I know: That’s easier to say if you’re still employed, or if your business is still open, or if you’re in line to get help from the government.

But, hard as this is — and it might be the hardest thing we will ever face — we can’t just give up. We have to look for a way through — for ourselves and for each other.

I believe this is what I heard expressed in a phone conversation the other day with Dimitris Spiliadis, Baltimore restaurateur, co-owner with his parents of The Black Olive in Fells Point and sympathetic employer of 21 people who have been idled by the emergency shutdown of public establishments.

Spiliadis is looking for a way to gradually, carefully and sustainably put some, if not all, of his employees back to work. That desire has its roots in gratitude. He managed to get a government-backed loan through the new Payroll Protection Program established by Congress last month. It will enable Spiliadis to keep paying his staff during the shutdown.

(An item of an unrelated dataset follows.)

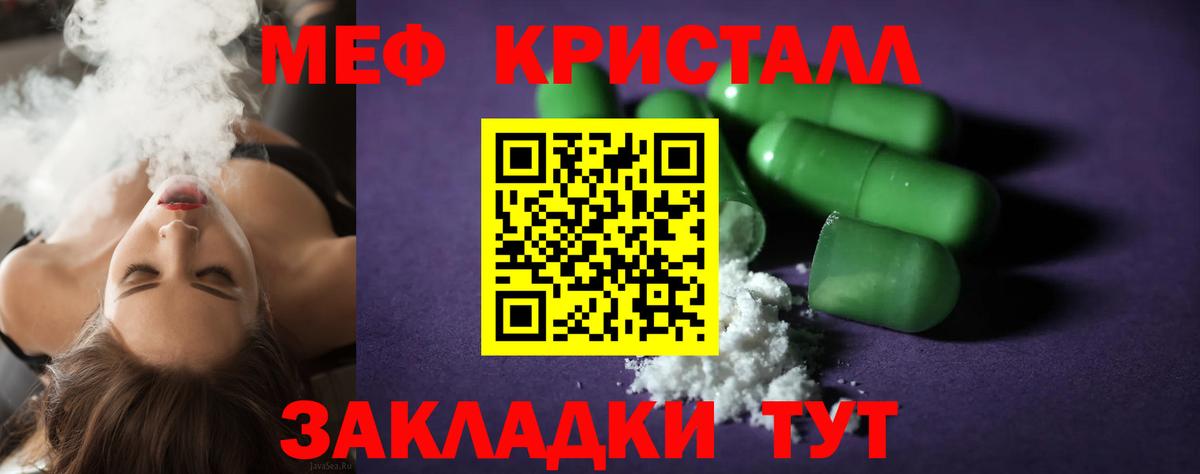 Новый Уренгой  Мефедрон мука  Меф  hydra ССЫЛКА  Вход с VPN  Мефедрон мяу мяу 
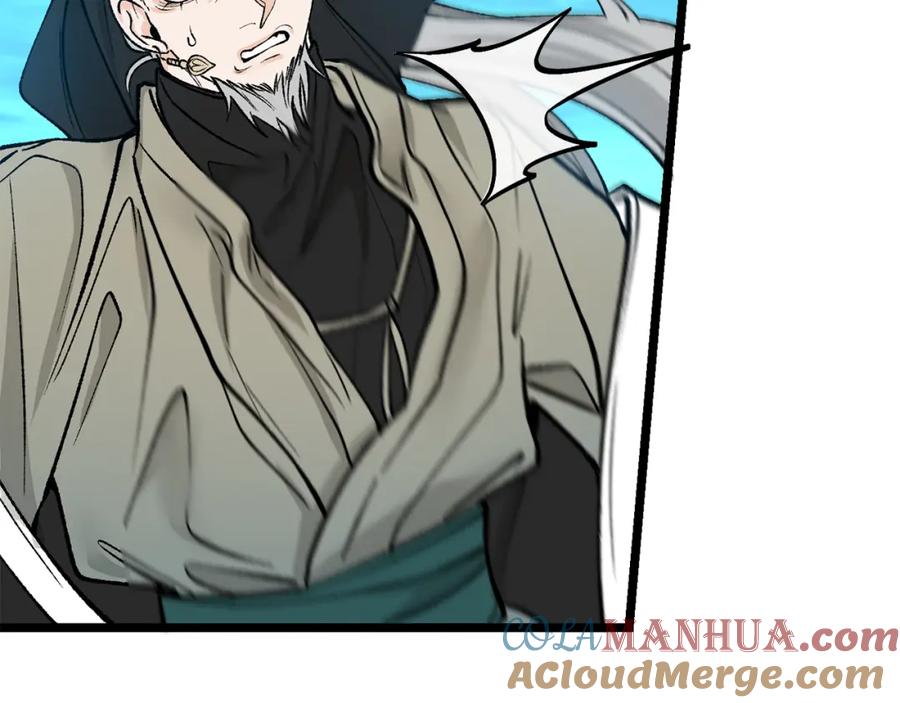 《热病》第51话 用恐吓来逃避 第37页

“I applied right away for the PPP,” he says. “When our bank ignored us, BayVanguard Bank and the Small Business Administration stepped up to help. We would be wiped out without that loan. … It made the difference between making a plan and giving up.”

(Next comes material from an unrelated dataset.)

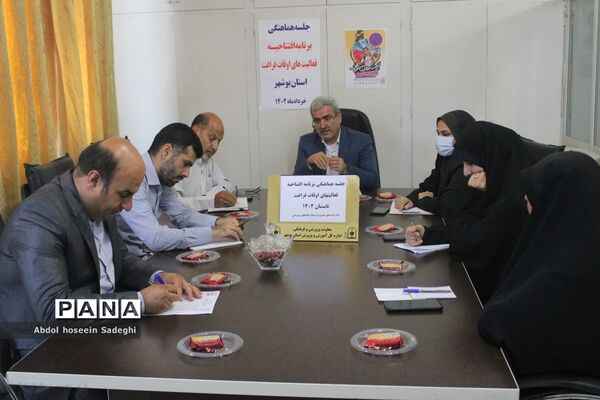 جلسه هماهنگی برنامه افتتاحیه فعالیت‌های اوقات فراغت در بوشهر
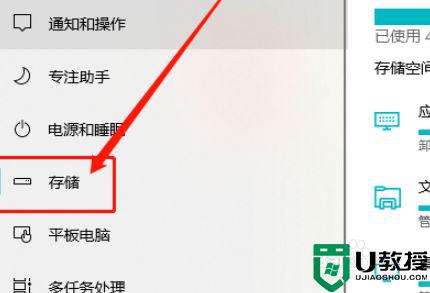 win11如何清空传递优化文件_win11清空传递优化文件的方法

BayVanguard goes back to 19th Century Baltimore and the era of building associations and neighborhood savings and loans. Its arrangement with The Black Olive provides more than twice the restaurant’s monthly payroll through the end of the year, and that’s why Spiliadis is thinking about reopening for pickup and delivery of the Olive’s acclaimed Greek fare.

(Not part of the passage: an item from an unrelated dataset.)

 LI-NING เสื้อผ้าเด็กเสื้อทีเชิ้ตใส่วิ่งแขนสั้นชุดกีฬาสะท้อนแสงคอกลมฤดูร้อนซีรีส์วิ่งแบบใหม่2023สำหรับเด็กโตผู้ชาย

“But we want to do it responsibly,” he says. “We want to be extra cautious. Not all our employees will be able to do this. I’m not going to challenge any of them on when they feel they are ready to return to work, but some will. I’m thinking it might be possible to start doing this in May. We could have our servers make deliveries from The Black Olive, or we could open the front window and hand the orders to our customers.”

The restaurant made its first delivery on Sunday, Greek Orthodox Easter. It was a donation of meals to medical teams working on COVID-19 units at Johns Hopkins Hospital and its Bayview Medical Center. Spiliadis would have made more than he did, he says, but he could only find enough lamb for a traditional Easter dinner for 40 people.

Dr. Panagis Galiatsatos, a Hopkins physician, picked up the meals. He has agreed to provide medical advice and virus screening for The Black Olive’s employees. It’s an arrangement he’s made to help one of his favorite restaurants start producing food again.

Because of COVID-19, Spiliadis thinks the restaurant’s health and safety standards need to be raised above what’s currently required. “There’s probably a new protocol for restaurants that the whole industry needs,” he says.

So he’s asked Galiatsatos to help him with that. And Galiatsatos seems perfect for the part. He is a founder and leader of Medicine for the Greater Good, a Hopkins initiative to connect doctors with underserved and vulnerable communities.

So these sons of Greek immigrants have struck up a partnership: The restaurateur, grateful for a loan to cover his payroll, makes a plan to bring his staff back to work, with the help of the consulting physician from Hopkins.


The staff at The Black Olive gets a test for coronavirus and a doctor’s cellphone number; the doctor and colleagues at Hopkins — and the restaurant’s fans — get the good food they’ve been missing since the shutdown.

“These are extreme times,” Dimitris Spiliadis says. “We have to figure out what we can do for each other.”